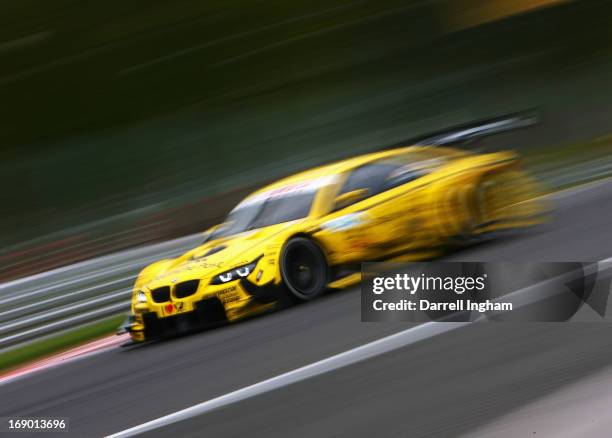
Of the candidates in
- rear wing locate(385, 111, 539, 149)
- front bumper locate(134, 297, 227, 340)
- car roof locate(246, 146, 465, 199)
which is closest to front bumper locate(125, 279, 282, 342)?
front bumper locate(134, 297, 227, 340)

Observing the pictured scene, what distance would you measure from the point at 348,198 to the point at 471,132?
2.05 meters

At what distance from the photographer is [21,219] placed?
15953 mm

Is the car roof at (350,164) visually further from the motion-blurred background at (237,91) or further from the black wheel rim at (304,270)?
the motion-blurred background at (237,91)

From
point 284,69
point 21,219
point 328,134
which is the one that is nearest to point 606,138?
point 328,134

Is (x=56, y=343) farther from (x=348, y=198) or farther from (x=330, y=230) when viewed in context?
(x=348, y=198)

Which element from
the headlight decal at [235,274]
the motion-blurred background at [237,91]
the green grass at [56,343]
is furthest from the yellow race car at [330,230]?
the motion-blurred background at [237,91]

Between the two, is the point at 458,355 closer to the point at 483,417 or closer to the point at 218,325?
the point at 483,417

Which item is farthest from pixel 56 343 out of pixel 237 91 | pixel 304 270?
pixel 237 91

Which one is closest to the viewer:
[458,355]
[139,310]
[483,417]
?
[483,417]

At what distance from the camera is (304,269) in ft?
23.9

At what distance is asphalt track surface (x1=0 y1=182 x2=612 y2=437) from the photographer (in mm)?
4230

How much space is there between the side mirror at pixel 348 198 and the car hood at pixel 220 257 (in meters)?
0.40

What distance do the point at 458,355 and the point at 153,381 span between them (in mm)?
1982

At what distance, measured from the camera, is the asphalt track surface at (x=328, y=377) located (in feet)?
13.9
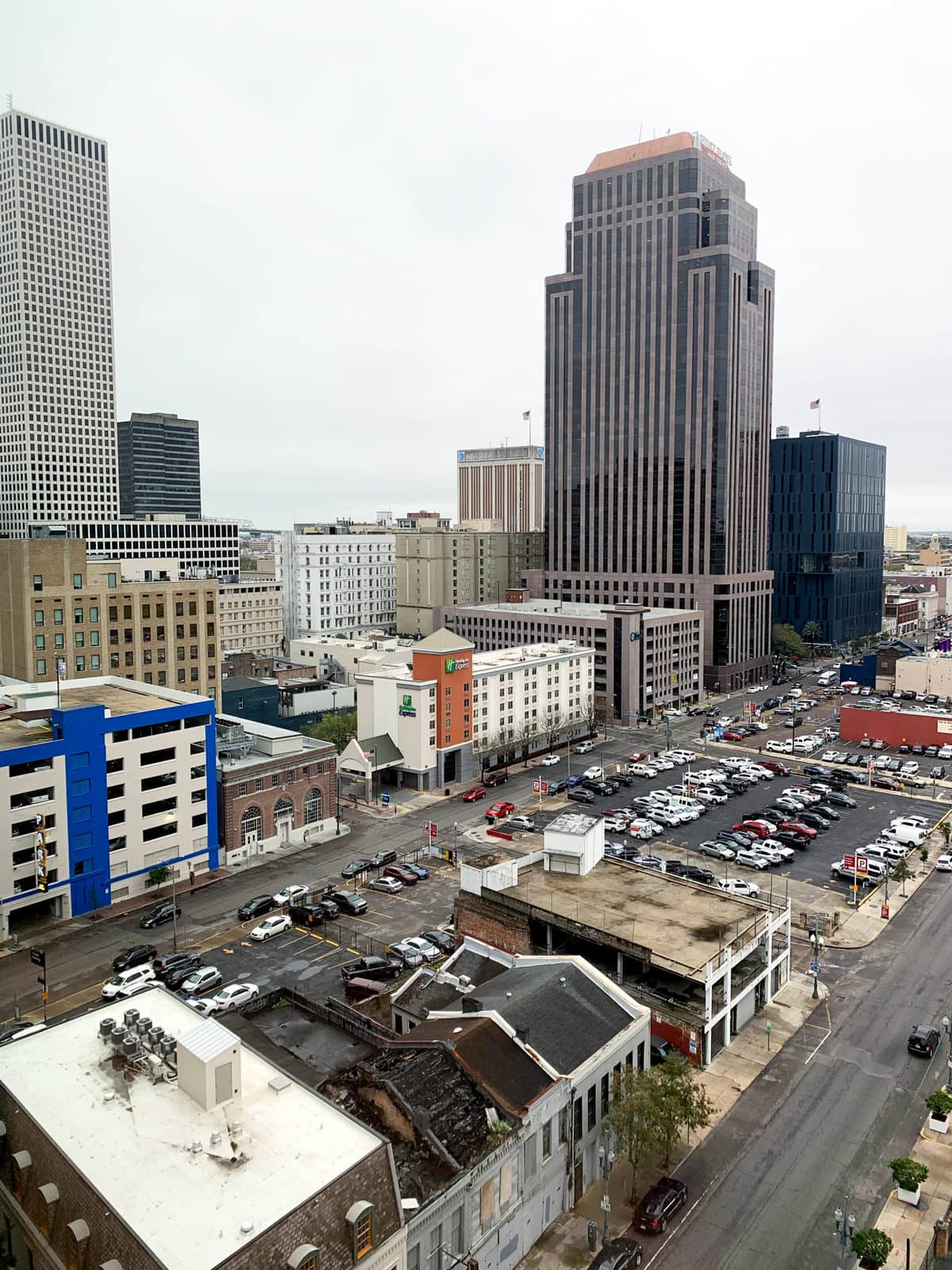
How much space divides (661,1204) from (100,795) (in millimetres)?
-=-=-=-=-
Output verbatim the part of the records that opens with the line containing "At what distance, measured" and runs through the end of the records, with both ends included. Omit the pictures from your output.

At what distance, measured from the camera, is the asphalt track surface at (x=328, y=377) located (in feet)?
13.9
How much space divides (661,1204) from (100,795) (in millimetres)?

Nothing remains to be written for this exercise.